No room for purists. Let that sink in.
The New Job Requirements
PMG filled 190 roles in 2025, with 80 of those being "early career" positions. They're planning similar numbers for 2026. But the roles have changed. The focus now: software development, engineering, and AI automation. Not account management. Not traditional creative.
At Cramer-Krasselt, head of HR Alexa Bazanos confirmed that AI expertise has become a standard interview topic. Candidates need to demonstrate not just familiarity with AI tools, but solid use cases that prove they actually know how to use them.
70% of workplace skills are predicted to change by 2030, according to a recent LinkedIn study. In agencies, that change is already happening.
The Judgment Question
But here's the twist: being good at AI isn't just about knowing the tools. It's about knowing when to use them — and when not to.
Sarah Smith, PMG's talent enablement senior director, noted that "vibe coding" is now common even in non-technical roles. Candidates are using AI to prototype and automate solutions. "It's not about knowing how to write perfect code," Smith explained. "It's about what good looks like."
And over-reliance on AI is a red flag. Smith described interviews where candidates leaned too heavily on AI tools without bringing their own perspective: "At the end of some of these interviews... all they were doing was using AI. They didn't bring a point of view."
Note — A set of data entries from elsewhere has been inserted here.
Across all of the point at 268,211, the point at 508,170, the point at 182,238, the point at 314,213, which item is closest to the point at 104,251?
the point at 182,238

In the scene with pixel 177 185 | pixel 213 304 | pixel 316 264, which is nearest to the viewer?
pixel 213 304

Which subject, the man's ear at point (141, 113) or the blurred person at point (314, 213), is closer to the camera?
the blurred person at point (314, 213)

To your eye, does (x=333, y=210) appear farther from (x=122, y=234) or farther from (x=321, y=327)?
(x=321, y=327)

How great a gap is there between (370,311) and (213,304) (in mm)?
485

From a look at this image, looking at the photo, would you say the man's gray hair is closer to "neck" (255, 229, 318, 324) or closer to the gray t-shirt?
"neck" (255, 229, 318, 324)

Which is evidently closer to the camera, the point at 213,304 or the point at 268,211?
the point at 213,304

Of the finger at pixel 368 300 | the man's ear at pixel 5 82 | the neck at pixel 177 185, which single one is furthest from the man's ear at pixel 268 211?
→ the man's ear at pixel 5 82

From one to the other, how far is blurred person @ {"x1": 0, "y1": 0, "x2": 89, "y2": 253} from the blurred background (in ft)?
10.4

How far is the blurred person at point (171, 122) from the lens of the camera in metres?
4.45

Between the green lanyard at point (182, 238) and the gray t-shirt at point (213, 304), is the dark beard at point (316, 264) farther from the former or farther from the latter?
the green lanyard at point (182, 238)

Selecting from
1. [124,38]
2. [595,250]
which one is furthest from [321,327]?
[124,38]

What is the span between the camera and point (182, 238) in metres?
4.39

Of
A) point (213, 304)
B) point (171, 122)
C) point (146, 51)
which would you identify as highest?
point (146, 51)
There's an irony here. Agencies want candidates who can use AI fluently, but not candidates who use AI so much that their humanity disappears. The skill isn't prompt engineering. It's judgment.
Schools Are Scrambling
Traditional portfolio schools still feed the industry, but agencies are increasingly looking at colleges with dedicated AI modules. PMG's Stacey Martin singled out the University of Texas as an example of a school that's keeping up.
"We are now leaning more heavily towards schools that are more forward thinking, rather than teaching the ways of the past," Smith added.
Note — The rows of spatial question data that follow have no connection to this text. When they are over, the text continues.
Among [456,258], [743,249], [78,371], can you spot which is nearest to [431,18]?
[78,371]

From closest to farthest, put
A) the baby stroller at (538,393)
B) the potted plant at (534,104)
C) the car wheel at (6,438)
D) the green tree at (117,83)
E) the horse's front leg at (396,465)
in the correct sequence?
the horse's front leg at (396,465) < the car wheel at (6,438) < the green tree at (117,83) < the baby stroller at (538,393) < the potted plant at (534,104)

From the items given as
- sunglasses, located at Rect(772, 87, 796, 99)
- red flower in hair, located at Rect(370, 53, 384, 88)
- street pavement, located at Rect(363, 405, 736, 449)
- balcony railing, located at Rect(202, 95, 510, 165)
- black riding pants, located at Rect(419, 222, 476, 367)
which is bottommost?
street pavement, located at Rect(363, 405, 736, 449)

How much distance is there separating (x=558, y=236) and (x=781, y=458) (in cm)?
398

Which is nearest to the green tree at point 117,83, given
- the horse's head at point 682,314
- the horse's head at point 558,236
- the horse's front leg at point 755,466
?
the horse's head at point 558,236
This is a shot across the bow of every ad school and creative portfolio program that hasn't figured out how to integrate AI into their curriculum. The industry is moving faster than education can keep up.
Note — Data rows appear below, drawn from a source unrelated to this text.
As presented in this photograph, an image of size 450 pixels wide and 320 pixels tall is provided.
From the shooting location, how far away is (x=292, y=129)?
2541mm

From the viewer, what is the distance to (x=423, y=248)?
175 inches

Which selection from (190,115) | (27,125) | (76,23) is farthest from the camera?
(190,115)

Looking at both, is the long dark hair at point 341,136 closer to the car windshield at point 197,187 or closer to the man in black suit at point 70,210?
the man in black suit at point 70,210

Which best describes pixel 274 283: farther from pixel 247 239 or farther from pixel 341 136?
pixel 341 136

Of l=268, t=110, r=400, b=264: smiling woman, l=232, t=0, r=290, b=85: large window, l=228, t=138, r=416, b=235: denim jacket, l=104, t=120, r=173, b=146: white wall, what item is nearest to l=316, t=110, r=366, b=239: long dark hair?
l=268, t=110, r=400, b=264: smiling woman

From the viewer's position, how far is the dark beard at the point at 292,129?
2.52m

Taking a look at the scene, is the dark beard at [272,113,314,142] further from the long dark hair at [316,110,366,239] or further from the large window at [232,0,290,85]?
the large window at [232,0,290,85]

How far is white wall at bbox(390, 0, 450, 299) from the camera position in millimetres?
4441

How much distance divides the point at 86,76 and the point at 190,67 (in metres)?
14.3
The Junior Job Apocalypse?
Here's the dark cloud on the horizon. 36% of CMOs expect AI to result in reduced headcount over the next 12-24 months, according to Spencer Stuart research. If AI can do entry-level work, why hire entry-level people?
Bazanos at Cramer-Krasselt said AI hasn't impacted junior hiring yet. But she added the caveat everyone's thinking: "I think we're going to see that happen much more in the next couple years."
The traditional agency career path — start as a coordinator, learn the business, work your way up — may be getting compressed. AI can do the work that junior people used to cut their teeth on. If you don't come in with skills, you might not get in at all.
"There's no room for purists." That's not just about technology preferences. It's about survival.